Mais ce souci de „regarder la France au fond des yeux“, comme avait dit Giscard, joint à une évidente méconnaissance de la psychologie profonde des Français, l’amènera aussi à certaines erreurs qui vont, année après année, ternir son image. S’inviter à dîner chez l’habitant au motif de mieux comprendre les motivations populaires n’aura certainement pas été une bonne idée. Serrer la main d’un détenu en prison sous l’œil des caméras partait d’un bon sentiment, mais manquait à coup sûr de simplicité et de spontanéité. Même remarque pour l’invitation faite aux éboueurs de la rue qui passent devant l’Elysée de venir partager son petit déjeuner.
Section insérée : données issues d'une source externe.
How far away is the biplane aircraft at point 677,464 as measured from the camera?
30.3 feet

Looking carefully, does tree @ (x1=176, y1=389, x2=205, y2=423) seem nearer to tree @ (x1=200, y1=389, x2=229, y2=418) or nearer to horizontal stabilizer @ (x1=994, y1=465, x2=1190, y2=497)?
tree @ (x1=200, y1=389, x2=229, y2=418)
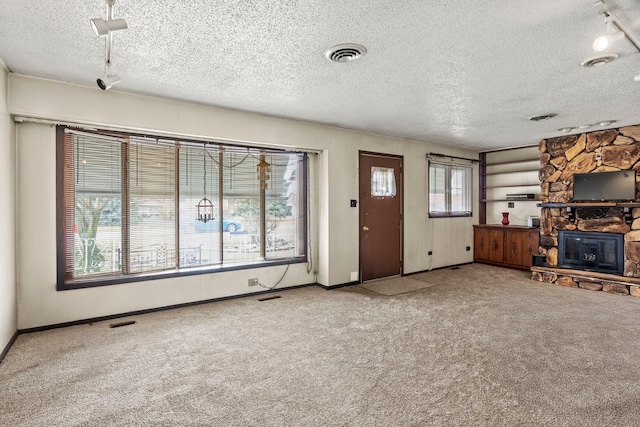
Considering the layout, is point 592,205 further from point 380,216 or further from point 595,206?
point 380,216

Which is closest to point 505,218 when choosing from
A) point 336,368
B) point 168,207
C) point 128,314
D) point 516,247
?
point 516,247

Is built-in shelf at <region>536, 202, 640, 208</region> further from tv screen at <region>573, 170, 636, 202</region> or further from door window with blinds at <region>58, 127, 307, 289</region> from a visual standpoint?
door window with blinds at <region>58, 127, 307, 289</region>

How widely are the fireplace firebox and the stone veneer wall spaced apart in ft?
0.26

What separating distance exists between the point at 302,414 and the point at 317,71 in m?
2.68

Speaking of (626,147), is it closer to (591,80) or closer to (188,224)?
(591,80)

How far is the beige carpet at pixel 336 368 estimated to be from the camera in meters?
2.09

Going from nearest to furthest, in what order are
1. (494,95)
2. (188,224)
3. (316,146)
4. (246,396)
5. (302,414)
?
(302,414)
(246,396)
(494,95)
(188,224)
(316,146)

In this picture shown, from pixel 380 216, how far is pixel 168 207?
3.34 meters

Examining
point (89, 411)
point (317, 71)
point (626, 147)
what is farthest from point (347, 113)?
point (626, 147)

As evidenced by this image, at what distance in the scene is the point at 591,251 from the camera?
5.44 meters

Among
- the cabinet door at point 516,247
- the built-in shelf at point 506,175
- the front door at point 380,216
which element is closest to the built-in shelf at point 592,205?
the cabinet door at point 516,247

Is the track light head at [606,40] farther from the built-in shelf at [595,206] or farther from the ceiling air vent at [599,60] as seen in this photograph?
the built-in shelf at [595,206]

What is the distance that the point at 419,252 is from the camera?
21.0 feet

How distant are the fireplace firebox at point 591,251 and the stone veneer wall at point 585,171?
0.26 ft
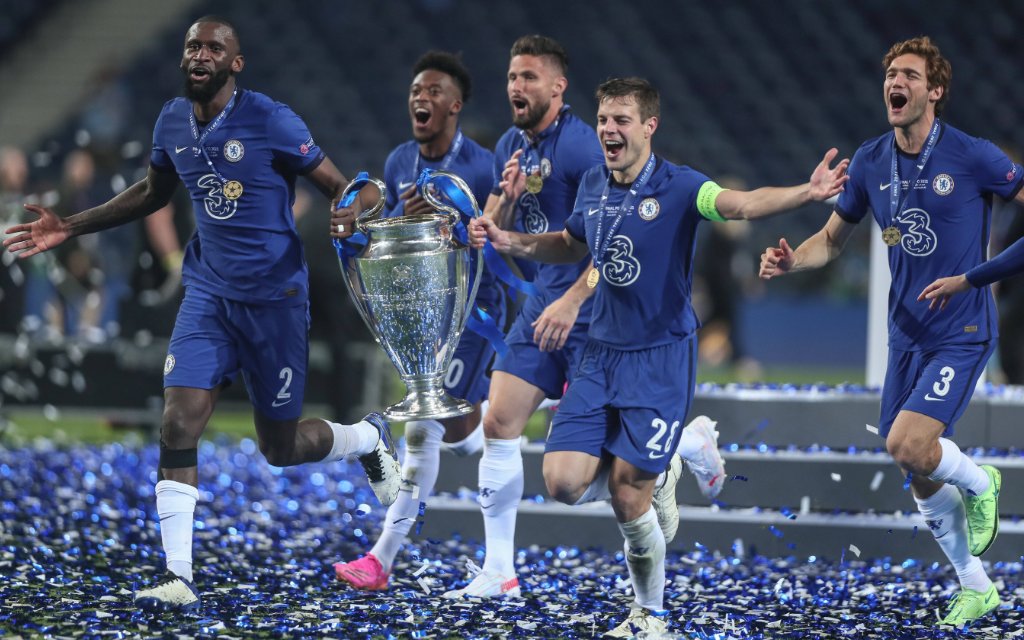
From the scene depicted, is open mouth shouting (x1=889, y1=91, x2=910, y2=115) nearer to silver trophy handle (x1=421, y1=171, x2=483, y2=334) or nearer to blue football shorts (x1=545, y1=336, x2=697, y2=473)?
blue football shorts (x1=545, y1=336, x2=697, y2=473)

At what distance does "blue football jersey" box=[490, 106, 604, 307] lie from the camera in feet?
17.6

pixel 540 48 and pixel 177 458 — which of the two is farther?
pixel 540 48

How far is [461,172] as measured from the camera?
561 cm

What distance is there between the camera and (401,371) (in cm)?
496

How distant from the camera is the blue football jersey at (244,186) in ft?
16.3

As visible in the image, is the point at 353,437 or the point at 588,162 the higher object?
the point at 588,162

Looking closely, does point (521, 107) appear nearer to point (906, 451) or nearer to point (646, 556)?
point (646, 556)

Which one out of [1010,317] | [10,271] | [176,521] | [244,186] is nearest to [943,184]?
[244,186]

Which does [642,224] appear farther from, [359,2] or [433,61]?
[359,2]

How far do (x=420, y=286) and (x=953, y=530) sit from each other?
2254 millimetres

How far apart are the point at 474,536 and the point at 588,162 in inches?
81.5

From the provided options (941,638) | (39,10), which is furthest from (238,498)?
(39,10)

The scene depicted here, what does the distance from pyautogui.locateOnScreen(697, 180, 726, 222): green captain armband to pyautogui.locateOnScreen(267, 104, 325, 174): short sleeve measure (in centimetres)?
147

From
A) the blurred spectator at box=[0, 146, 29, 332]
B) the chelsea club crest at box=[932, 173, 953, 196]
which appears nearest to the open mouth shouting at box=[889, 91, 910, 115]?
the chelsea club crest at box=[932, 173, 953, 196]
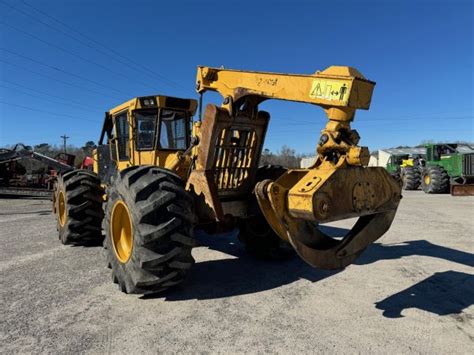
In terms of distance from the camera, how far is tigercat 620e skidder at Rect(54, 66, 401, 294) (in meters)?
3.65

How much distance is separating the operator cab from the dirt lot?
5.74ft

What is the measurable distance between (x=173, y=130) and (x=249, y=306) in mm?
3369

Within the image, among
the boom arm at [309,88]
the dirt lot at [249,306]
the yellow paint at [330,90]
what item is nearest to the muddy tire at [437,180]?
the dirt lot at [249,306]

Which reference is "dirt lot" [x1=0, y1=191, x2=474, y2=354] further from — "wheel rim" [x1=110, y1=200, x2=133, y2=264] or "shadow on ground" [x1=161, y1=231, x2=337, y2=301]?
"wheel rim" [x1=110, y1=200, x2=133, y2=264]

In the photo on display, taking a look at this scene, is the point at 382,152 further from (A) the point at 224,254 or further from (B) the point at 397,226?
(A) the point at 224,254

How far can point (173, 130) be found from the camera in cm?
647

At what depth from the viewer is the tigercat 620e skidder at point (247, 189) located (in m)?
3.65

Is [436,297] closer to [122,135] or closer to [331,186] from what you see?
[331,186]

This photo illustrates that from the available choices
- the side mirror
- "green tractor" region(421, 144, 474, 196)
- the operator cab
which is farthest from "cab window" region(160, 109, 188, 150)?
"green tractor" region(421, 144, 474, 196)

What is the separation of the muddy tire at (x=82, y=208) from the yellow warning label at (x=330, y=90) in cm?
469

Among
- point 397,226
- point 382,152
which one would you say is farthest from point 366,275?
point 382,152

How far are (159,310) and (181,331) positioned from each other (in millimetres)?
566

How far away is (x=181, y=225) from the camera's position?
4180 mm

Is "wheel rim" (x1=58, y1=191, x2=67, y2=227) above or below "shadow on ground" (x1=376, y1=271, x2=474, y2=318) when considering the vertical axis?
above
Quant à la condescendance qu’il affiche à l’égard de son premier ministre Jacques Chirac, invité un été au fort de Brégançon avec son épouse, elle n’aurait pas peu contribué, dit-on, à convaincre le futur président du RPR qu’il était temps de rompre. Ce qu’il fait en août 1976 au profit d’un Raymond Barre dont la chaleur humaine ne sera pas, en dépit de ses qualités intellectuelles, la qualité première. VGE tend alors à se replier sur sa seule UDF (Union pour la démocratie française), et son carré de fidèles: Michel Poniatowski, Jean Lecanuet, Michel d’Ornano …
„Au revoir“
Il est vrai que la politique internationale, et singulièrement européenne, lui offre des terrains qu’il affectionne finalement davantage que la politique intérieure. Son amitié personnelle forte avec Helmut Schmidt va profiter fortement à la construction communautaire, en particulier avec la création du Conseil européen. Les grands sommets de ce qui deviendra le G7 l’attirent. L’Afrique le passionne, et point seulement pour les safaris.

C’est pourtant d’Afrique que viendra un des éléments de sa chute de 1981, avec l’affaire (pourtant mineure, voire minable, mais dévastatrice) „des diamants de Bokassa“. A quoi devaient s’ajouter les effets successifs de deux chocs pétroliers, en 1974 et en 1979, qui allaient provoquer à la fois une inflation sévère et une hausse spectaculaire du chômage, atteignant le niveau jusqu’alors inconnu d’un million de sans-emploi, largement triplé par la suite …
En lançant aux Français son fameux „au revoir“ à la télévision, VGE suggérait qu’il n’avait pas dit son dernier mot. De fait, son âge l’autorisait à rêver d’un retour, et d’un autre avenir que celui de vieux sage. C’est pourtant, y compris à propos du projet de constitution européenne malmené par les électeurs, celui qui l’attendait. Mais sa mort, après celle de Mitterrand puis de Chirac, marque plus que la fin d’un destin: celle d’une époque.